Recorded data:

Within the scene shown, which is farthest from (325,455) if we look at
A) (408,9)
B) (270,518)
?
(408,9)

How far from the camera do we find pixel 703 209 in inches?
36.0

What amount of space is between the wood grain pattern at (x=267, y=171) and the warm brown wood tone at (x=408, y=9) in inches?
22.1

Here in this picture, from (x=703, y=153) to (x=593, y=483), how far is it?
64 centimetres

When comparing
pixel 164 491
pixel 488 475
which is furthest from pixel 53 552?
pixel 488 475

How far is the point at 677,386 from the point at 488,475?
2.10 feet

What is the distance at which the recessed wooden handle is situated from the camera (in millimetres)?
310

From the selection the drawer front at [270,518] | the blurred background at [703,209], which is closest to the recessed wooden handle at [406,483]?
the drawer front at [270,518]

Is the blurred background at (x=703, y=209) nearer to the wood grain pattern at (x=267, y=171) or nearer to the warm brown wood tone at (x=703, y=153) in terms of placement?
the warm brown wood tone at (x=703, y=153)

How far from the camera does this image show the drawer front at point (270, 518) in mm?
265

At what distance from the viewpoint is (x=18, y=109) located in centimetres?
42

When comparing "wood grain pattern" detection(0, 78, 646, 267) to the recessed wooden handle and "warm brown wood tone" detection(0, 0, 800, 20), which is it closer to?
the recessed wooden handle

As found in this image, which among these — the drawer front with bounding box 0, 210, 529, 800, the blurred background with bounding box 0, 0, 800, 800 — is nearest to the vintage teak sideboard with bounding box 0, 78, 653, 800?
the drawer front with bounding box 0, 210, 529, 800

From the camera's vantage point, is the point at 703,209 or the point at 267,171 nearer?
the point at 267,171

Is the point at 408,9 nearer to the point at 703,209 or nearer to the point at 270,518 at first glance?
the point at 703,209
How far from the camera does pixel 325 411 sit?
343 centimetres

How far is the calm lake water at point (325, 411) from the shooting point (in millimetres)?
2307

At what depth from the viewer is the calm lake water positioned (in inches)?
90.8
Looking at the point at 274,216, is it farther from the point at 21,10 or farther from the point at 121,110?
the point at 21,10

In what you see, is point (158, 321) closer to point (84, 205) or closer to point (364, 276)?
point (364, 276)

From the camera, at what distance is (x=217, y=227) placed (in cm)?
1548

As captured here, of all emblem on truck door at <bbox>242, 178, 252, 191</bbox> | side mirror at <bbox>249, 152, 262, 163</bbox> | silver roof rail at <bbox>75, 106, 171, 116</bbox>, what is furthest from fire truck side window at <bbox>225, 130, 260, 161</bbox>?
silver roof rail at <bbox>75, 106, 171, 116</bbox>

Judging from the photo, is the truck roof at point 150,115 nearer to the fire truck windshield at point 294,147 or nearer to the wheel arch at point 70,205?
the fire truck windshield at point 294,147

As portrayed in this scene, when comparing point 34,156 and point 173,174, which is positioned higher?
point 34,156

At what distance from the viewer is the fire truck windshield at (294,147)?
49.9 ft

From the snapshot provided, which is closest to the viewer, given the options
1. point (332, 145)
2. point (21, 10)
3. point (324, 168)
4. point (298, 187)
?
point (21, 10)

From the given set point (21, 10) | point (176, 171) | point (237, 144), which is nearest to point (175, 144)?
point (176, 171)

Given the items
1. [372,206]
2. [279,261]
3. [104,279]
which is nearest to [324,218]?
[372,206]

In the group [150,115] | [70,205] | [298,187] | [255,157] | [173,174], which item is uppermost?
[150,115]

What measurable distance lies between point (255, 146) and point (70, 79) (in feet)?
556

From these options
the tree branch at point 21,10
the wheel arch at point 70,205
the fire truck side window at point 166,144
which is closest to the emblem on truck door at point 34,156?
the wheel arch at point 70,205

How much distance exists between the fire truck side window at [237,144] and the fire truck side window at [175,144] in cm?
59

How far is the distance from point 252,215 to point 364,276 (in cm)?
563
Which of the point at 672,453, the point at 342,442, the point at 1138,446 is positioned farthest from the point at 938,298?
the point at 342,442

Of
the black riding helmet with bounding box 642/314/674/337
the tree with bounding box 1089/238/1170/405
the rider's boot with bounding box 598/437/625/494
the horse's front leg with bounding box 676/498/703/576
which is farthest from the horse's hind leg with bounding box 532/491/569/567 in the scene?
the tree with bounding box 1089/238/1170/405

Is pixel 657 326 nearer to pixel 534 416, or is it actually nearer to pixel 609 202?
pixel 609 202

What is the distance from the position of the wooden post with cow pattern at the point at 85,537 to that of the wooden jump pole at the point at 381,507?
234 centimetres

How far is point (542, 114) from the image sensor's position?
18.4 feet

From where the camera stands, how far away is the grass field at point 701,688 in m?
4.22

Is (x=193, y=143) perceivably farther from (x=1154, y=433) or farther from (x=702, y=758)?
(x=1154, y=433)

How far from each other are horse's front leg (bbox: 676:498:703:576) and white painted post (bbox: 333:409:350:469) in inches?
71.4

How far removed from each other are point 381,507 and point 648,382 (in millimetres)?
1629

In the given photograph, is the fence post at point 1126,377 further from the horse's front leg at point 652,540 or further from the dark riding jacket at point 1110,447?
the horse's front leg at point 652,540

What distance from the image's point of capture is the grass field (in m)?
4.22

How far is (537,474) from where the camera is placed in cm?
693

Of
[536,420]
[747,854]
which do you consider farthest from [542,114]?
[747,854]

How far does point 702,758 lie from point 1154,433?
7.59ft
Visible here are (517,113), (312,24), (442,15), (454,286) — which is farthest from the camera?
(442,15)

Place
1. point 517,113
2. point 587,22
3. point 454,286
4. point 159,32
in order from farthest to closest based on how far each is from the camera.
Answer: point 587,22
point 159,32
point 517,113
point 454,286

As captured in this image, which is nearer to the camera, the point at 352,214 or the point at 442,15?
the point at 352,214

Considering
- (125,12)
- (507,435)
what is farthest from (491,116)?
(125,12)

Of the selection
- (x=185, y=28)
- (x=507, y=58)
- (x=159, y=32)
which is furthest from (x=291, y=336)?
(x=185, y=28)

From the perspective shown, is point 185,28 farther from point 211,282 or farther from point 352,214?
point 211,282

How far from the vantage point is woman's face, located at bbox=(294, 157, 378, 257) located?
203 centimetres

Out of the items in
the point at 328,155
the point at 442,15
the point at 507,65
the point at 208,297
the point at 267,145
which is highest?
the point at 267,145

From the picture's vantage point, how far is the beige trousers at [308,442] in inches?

_DIRECTION:_ Write out all the data again, exactly as it appears.

_ANSWER TO THE EXERCISE:_
Within the scene shown, which is farthest from (325,455) if we look at
A) (408,9)
B) (270,518)
?
(408,9)

How far from the camera do we find pixel 703 209 in inches?
36.0

What amount of space is between the wood grain pattern at (x=267, y=171) and the warm brown wood tone at (x=408, y=9) in inches?
22.1

Here in this picture, from (x=703, y=153) to (x=593, y=483), how far is it?
64 centimetres

When comparing
pixel 164 491
pixel 488 475
which is furthest from pixel 53 552?
pixel 488 475

How far is the point at 677,386 from the point at 488,475?
2.10 feet

What is the distance at which the recessed wooden handle is situated from the camera (in millimetres)?
310

From the selection the drawer front at [270,518] | the blurred background at [703,209], which is closest to the recessed wooden handle at [406,483]?
the drawer front at [270,518]

Is the blurred background at (x=703, y=209) nearer to the wood grain pattern at (x=267, y=171) or nearer to the warm brown wood tone at (x=703, y=153) in terms of placement?
the warm brown wood tone at (x=703, y=153)

How far from the camera does this image show the drawer front at point (270, 518) in mm?
265

At what distance from the viewpoint is (x=18, y=109) located in centimetres?
42

When comparing "wood grain pattern" detection(0, 78, 646, 267) to the recessed wooden handle and "warm brown wood tone" detection(0, 0, 800, 20), which is it closer to?
the recessed wooden handle

As found in this image, which among these — the drawer front with bounding box 0, 210, 529, 800, the blurred background with bounding box 0, 0, 800, 800 — is nearest to the vintage teak sideboard with bounding box 0, 78, 653, 800?
the drawer front with bounding box 0, 210, 529, 800

From the camera's vantage point, is the point at 703,209 or the point at 267,171 nearer?
the point at 267,171

Is the point at 408,9 nearer to the point at 703,209 or nearer to the point at 270,518 at first glance?
the point at 703,209
How far from the camera does pixel 325 411 sit?
343 centimetres

How far is the calm lake water at point (325, 411) from the shooting point (in millimetres)?
2307

At what depth from the viewer is the calm lake water positioned (in inches)?
90.8
Looking at the point at 274,216, is it farther from the point at 21,10 or farther from the point at 121,110?
the point at 21,10

In what you see, is point (158, 321) closer to point (84, 205) or closer to point (364, 276)?
point (364, 276)

From the camera, at what distance is (x=217, y=227) placed (in cm)?
1548

As captured here, of all emblem on truck door at <bbox>242, 178, 252, 191</bbox> | side mirror at <bbox>249, 152, 262, 163</bbox> | silver roof rail at <bbox>75, 106, 171, 116</bbox>, what is furthest from fire truck side window at <bbox>225, 130, 260, 161</bbox>?
silver roof rail at <bbox>75, 106, 171, 116</bbox>

Judging from the photo, is the truck roof at point 150,115 nearer to the fire truck windshield at point 294,147 or nearer to the wheel arch at point 70,205?
the fire truck windshield at point 294,147

As portrayed in this scene, when comparing point 34,156 and point 173,174, which is positioned higher?
point 34,156

At what distance from the viewer is the fire truck windshield at (294,147)?
49.9 ft

From the snapshot provided, which is closest to the viewer, given the options
1. point (332, 145)
2. point (21, 10)
3. point (324, 168)
4. point (298, 187)
?
point (21, 10)

From the given set point (21, 10) | point (176, 171) | point (237, 144), which is nearest to point (175, 144)?
point (176, 171)

Given the items
1. [372,206]
2. [279,261]
3. [104,279]
which is nearest to [324,218]?
[372,206]

In the group [150,115] | [70,205] | [298,187] | [255,157] | [173,174], which item is uppermost?
[150,115]

What measurable distance lies between point (255, 146) and point (70, 79) (in feet)?
556

From these options
the tree branch at point 21,10
the wheel arch at point 70,205
the fire truck side window at point 166,144
which is closest to the emblem on truck door at point 34,156?
the wheel arch at point 70,205

How much distance exists between the fire truck side window at [237,144] and the fire truck side window at [175,144] in cm?
59

How far is the distance from point 252,215 to point 364,276 (in cm)?
563
Which of the point at 672,453, the point at 342,442, the point at 1138,446 is positioned farthest from the point at 938,298?
the point at 342,442

Of
the black riding helmet with bounding box 642/314/674/337
the tree with bounding box 1089/238/1170/405
the rider's boot with bounding box 598/437/625/494
the horse's front leg with bounding box 676/498/703/576
which is farthest from the horse's hind leg with bounding box 532/491/569/567 in the scene?
the tree with bounding box 1089/238/1170/405

Is pixel 657 326 nearer to pixel 534 416, or is it actually nearer to pixel 609 202?
pixel 609 202

What is the distance from the position of the wooden post with cow pattern at the point at 85,537 to that of the wooden jump pole at the point at 381,507?
234 centimetres

How far is point (542, 114) from the image sensor's position?
18.4 feet

From where the camera stands, how far away is the grass field at point 701,688 in m?
4.22

Is (x=193, y=143) perceivably farther from (x=1154, y=433) or farther from (x=702, y=758)?
(x=1154, y=433)

How far from each other are horse's front leg (bbox: 676:498:703:576) and white painted post (bbox: 333:409:350:469) in inches?
71.4

How far removed from each other are point 381,507 and point 648,382 (in millimetres)?
1629

In the given photograph, is the fence post at point 1126,377 further from the horse's front leg at point 652,540 or further from the dark riding jacket at point 1110,447?
the horse's front leg at point 652,540

What distance from the image's point of capture is the grass field (in m)?
4.22

How far is (537,474) from where the camera is placed in cm?
693

Of
[536,420]
[747,854]
which do you consider farthest from [542,114]?
[747,854]

How far does point 702,758 lie from point 1154,433?
7.59ft
Visible here are (517,113), (312,24), (442,15), (454,286) — which is farthest from the camera?
(442,15)

Place
1. point 517,113
2. point 587,22
3. point 454,286
4. point 159,32
in order from farthest to closest based on how far each is from the camera.
Answer: point 587,22
point 159,32
point 517,113
point 454,286

As captured in this image, which is nearer to the camera, the point at 352,214 or the point at 442,15?
the point at 352,214

Considering
- (125,12)
- (507,435)
what is farthest from (491,116)?
(125,12)

Of the selection
- (x=185, y=28)
- (x=507, y=58)
- (x=159, y=32)
which is furthest from (x=291, y=336)?
(x=185, y=28)

From the perspective shown, is point 185,28 farther from point 211,282 or farther from point 352,214?
point 211,282

How far from the vantage point is woman's face, located at bbox=(294, 157, 378, 257) located?
203 centimetres

Out of the items in
the point at 328,155
the point at 442,15
the point at 507,65
the point at 208,297
the point at 267,145
which is highest?
the point at 267,145

From the picture's vantage point, how far is the beige trousers at [308,442] in inches?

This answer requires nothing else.